Francis Brett Young (29 June 1884 – 28 March 1954) was an English novelist, poet, playwright, and composer.

Brett Young was born in Halesowen, Worcestershire. He schooled first at a private school in Sutton Coldfield. His father was a doctor and his mother also came from a medical family, so it was natural that Brett Young go to the school for the sons of doctors, Epsom College. He was there when, at fourteen, he suffered the death of his beloved mother. He later went on to train at the University of Birmingham to become a qualified physician. He met his wife Jessie Hankinson while he was lodging at Edgbaston in Birmingham and she was training at Anstey College of Physical Education, then housed in the building on the nearby The Leasowes (the former home of William Shenstone, the author most admired by Brett Young).
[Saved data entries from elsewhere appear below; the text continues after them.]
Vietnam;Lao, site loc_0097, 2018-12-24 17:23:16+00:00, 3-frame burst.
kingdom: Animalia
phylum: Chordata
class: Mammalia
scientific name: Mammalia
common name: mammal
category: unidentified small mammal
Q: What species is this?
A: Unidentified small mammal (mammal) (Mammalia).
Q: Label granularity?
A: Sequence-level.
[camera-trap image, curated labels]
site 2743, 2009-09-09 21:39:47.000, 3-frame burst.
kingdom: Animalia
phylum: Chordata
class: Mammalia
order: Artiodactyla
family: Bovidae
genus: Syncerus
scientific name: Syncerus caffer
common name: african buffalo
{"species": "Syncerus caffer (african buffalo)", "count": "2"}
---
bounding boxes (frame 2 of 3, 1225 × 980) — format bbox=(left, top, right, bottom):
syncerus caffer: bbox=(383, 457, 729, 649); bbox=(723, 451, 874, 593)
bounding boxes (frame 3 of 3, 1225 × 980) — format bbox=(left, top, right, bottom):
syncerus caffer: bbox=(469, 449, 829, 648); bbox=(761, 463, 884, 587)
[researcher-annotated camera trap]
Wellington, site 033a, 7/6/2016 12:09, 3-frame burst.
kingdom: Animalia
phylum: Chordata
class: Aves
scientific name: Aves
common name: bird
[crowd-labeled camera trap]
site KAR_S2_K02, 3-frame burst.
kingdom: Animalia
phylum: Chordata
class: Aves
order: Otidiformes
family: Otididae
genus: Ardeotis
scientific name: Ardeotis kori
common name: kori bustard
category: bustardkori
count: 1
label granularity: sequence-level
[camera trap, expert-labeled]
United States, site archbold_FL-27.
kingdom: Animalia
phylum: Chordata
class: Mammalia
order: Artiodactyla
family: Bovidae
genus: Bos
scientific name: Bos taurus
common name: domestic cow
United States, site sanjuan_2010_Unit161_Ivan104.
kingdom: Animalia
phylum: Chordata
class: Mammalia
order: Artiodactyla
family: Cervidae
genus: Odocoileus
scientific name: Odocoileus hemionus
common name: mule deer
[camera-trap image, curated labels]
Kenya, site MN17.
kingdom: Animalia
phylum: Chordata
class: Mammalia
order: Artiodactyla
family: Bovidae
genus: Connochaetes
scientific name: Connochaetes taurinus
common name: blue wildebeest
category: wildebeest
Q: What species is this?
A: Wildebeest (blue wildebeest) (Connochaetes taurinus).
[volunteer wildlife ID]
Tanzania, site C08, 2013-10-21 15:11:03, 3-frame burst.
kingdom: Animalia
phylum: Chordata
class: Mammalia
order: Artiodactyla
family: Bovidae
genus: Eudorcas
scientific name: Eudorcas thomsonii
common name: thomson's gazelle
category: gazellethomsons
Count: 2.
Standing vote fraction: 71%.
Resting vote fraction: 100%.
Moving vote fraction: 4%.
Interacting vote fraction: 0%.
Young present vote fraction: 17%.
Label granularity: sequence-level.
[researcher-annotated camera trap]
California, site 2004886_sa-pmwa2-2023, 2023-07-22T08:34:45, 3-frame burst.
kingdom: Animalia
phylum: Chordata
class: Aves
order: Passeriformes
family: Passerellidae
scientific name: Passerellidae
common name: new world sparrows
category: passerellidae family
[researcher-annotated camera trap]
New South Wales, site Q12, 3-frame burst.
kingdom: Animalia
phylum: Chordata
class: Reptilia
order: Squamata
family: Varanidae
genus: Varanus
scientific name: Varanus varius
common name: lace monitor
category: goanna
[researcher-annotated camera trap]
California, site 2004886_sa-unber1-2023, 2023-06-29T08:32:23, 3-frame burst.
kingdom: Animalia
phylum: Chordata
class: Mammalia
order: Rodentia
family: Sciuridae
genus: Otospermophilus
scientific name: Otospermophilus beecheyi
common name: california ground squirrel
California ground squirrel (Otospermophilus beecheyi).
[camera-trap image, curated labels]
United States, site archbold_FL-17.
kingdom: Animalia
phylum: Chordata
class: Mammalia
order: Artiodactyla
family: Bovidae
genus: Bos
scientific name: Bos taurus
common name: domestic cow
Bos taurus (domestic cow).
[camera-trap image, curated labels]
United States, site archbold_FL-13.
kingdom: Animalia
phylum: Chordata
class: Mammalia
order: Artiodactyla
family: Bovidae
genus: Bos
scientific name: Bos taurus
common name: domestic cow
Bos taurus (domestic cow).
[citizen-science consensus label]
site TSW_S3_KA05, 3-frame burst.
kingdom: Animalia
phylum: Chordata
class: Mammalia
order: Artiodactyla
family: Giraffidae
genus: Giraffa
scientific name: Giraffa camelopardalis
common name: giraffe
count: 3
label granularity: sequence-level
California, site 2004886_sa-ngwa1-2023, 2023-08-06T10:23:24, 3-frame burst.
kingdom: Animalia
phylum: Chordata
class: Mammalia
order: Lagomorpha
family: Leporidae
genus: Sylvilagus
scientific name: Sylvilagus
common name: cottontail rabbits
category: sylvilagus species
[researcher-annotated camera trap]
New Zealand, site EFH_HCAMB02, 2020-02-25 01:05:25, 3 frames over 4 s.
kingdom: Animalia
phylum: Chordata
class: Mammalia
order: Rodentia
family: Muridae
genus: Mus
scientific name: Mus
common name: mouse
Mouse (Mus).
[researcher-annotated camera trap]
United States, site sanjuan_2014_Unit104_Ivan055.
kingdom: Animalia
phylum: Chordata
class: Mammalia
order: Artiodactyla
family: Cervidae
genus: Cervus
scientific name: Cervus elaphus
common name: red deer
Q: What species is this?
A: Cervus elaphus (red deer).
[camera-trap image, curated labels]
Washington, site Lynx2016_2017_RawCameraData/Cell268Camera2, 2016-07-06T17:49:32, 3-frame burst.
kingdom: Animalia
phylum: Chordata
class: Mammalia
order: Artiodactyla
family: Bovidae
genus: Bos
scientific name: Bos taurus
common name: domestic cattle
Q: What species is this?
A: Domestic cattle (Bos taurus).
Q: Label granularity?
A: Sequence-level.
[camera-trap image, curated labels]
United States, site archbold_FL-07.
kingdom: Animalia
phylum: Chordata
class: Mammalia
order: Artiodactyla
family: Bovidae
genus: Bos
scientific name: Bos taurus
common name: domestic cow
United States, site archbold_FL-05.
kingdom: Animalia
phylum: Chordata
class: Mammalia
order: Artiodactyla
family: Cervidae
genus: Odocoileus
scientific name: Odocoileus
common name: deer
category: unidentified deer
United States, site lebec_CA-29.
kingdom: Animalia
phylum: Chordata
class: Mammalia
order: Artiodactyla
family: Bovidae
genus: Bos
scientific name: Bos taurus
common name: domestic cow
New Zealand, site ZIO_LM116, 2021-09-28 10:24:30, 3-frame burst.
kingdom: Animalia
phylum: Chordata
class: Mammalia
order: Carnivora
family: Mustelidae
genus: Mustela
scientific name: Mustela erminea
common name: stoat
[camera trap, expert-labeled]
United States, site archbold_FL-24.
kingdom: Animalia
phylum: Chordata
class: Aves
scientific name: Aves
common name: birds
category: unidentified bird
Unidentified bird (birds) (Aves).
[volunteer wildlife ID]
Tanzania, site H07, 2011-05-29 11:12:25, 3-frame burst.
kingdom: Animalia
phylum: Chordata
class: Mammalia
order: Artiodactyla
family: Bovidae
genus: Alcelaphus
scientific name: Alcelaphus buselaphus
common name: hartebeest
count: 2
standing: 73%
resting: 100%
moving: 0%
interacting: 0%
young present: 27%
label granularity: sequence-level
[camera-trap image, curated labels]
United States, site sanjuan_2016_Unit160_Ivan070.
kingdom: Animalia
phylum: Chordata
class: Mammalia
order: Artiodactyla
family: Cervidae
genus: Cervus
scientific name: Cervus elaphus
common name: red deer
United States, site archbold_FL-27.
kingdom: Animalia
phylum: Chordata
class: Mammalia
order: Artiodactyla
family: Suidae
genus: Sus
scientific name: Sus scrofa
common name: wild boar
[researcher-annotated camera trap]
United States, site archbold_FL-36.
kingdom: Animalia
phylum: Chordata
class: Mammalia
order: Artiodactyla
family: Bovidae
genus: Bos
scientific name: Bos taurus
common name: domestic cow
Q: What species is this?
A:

He started medical practice on the steamship S.S. Kintuck, on a long voyage to the Far East. He returned with the money to purchase his own medical practice at Cleveland House, Brixham, Devon, in 1907. Established in his first secure job, he was able to be secretly married to Jessie Hankinson in December 1908. Jessie was also a singer and he accompanied her, as well as composing two sets of songs for her, published in 1912 and 1913. His first attempt at a novel, Undergrowth, was a collaboration with his brother, Eric.

During the First World War he saw service in German East Africa in the Medical Corps, but was invalided out in 1918, and no longer able to practise medicine. His own account of these wartime events are given in his book Marching on Tanga—passages censored from that book were later covertly used in his novel Jim Redlake.

Unable to work as a doctor, he decided to devote himself to his writing, and in 1919 he began the first of his Mercian novels. From 1920 the couple went to live in Capri until 1929 but also travelled widely, including trips to South Africa, the United States and summers in the Lake District of England. They returned to live in England, initially in the Lake District as neighbours of fellow novelist Hugh Walpole. Here they lived in a country house, still standing, south of Hawkshead on the west side of Esthwaite Water. Then, from 1932, they settled at the dilapidated Craycombe House, Fladbury, Worcestershire, which he was able to buy and slowly renovate due to his continuing success as a writer. His income also enabled him to spend the winters in Capri, which was vital due to his poor health. This changed as Italy became fascist and war approached, and in 1937 he purchased Talland House between Looe and Polperro as an alternative winter retreat. When war came in 1939, Craycombe House was requisitioned by the Red Cross and turned into a convalescent home for the armed services.